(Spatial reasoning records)
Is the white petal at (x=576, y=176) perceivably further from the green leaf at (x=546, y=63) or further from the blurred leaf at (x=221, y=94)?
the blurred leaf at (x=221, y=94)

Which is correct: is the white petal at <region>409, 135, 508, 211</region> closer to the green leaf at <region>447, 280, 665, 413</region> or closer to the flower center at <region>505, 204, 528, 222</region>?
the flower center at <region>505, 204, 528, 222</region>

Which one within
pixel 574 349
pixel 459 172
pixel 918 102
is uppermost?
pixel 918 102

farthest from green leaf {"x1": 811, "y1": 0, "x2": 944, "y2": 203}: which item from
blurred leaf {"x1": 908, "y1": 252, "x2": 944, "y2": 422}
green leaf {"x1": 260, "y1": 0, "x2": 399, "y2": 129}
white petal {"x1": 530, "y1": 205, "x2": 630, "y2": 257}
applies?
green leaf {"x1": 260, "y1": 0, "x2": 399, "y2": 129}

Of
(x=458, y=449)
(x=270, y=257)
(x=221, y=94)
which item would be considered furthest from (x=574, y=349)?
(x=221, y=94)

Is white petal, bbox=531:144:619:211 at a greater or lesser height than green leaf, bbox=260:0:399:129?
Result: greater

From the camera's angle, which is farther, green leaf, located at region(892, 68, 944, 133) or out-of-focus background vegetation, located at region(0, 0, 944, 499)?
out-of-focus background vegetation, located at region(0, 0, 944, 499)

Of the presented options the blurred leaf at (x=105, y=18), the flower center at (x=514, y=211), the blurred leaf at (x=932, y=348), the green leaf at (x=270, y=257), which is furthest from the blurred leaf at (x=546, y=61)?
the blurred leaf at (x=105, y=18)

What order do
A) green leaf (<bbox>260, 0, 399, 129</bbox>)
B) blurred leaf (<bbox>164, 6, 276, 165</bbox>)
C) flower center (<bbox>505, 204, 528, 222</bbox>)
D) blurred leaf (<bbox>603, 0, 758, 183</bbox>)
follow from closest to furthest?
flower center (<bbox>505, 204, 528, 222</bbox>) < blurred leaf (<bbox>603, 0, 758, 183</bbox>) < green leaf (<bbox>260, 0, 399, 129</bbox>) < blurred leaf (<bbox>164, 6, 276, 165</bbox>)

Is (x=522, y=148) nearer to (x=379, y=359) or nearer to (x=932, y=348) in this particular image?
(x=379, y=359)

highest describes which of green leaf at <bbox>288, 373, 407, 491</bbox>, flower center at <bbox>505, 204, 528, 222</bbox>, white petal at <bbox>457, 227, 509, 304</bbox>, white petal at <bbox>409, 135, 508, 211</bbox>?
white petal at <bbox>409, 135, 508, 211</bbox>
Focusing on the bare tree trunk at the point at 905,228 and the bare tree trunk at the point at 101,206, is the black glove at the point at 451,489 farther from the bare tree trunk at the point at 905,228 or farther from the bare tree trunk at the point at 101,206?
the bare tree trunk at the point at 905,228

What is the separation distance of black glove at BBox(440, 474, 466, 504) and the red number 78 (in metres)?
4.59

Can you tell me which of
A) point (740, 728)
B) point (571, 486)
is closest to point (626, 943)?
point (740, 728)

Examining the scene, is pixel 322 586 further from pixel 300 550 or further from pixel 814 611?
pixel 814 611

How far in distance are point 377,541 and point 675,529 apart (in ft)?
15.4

**What to work on:** Write out all the entries again with "furthest" replaced by "most distant" and nothing else altered.

**Solution to this task:**
Is the white petal at (x=576, y=176) perceivably further from the green leaf at (x=546, y=63) or further from the blurred leaf at (x=221, y=94)?
the blurred leaf at (x=221, y=94)

Which is correct: is the white petal at <region>409, 135, 508, 211</region> closer to the green leaf at <region>447, 280, 665, 413</region> or closer to the flower center at <region>505, 204, 528, 222</region>?
the flower center at <region>505, 204, 528, 222</region>

Which one within
pixel 574 349
pixel 459 172
pixel 918 102
is uppermost?
pixel 918 102

farthest from green leaf {"x1": 811, "y1": 0, "x2": 944, "y2": 203}: which item from
blurred leaf {"x1": 908, "y1": 252, "x2": 944, "y2": 422}
green leaf {"x1": 260, "y1": 0, "x2": 399, "y2": 129}
white petal {"x1": 530, "y1": 205, "x2": 630, "y2": 257}
applies?
green leaf {"x1": 260, "y1": 0, "x2": 399, "y2": 129}

Of
(x=458, y=449)
(x=270, y=257)
(x=221, y=94)
which item would be considered most distant from (x=574, y=349)?
(x=221, y=94)

Is white petal, bbox=531:144:619:211 at a greater or lesser height than green leaf, bbox=260:0:399:129?
Result: greater

From the camera's angle, which is farther, green leaf, located at region(892, 68, 944, 133) or out-of-focus background vegetation, located at region(0, 0, 944, 499)?
out-of-focus background vegetation, located at region(0, 0, 944, 499)

Of the presented options the blurred leaf at (x=105, y=18), the flower center at (x=514, y=211), the blurred leaf at (x=932, y=348), the green leaf at (x=270, y=257), which is most distant from the blurred leaf at (x=546, y=61)?
the blurred leaf at (x=105, y=18)

What order do
A) green leaf (<bbox>260, 0, 399, 129</bbox>)
B) blurred leaf (<bbox>164, 6, 276, 165</bbox>)
C) flower center (<bbox>505, 204, 528, 222</bbox>)
D) blurred leaf (<bbox>603, 0, 758, 183</bbox>)
follow from closest to most distant?
flower center (<bbox>505, 204, 528, 222</bbox>) < blurred leaf (<bbox>603, 0, 758, 183</bbox>) < green leaf (<bbox>260, 0, 399, 129</bbox>) < blurred leaf (<bbox>164, 6, 276, 165</bbox>)

Is (x=522, y=148) nearer to (x=379, y=359) or nearer to (x=932, y=348) in this particular image?
(x=379, y=359)

highest describes which of green leaf at <bbox>288, 373, 407, 491</bbox>, flower center at <bbox>505, 204, 528, 222</bbox>, white petal at <bbox>457, 227, 509, 304</bbox>, white petal at <bbox>409, 135, 508, 211</bbox>?
white petal at <bbox>409, 135, 508, 211</bbox>
Focusing on the bare tree trunk at the point at 905,228 and the bare tree trunk at the point at 101,206, is the black glove at the point at 451,489 farther from the bare tree trunk at the point at 905,228 or farther from the bare tree trunk at the point at 101,206?
the bare tree trunk at the point at 905,228

What is the separation distance of black glove at BBox(440, 474, 466, 504) and the red number 78 (in metres)?
4.59

Can you tell me which of
A) point (740, 728)
B) point (571, 486)
is closest to point (626, 943)?
point (740, 728)

Examining the scene, is pixel 322 586 further from pixel 300 550 or further from pixel 814 611?
pixel 814 611

How far in distance are point 377,541 and point 675,529 apart (in ft)?
15.4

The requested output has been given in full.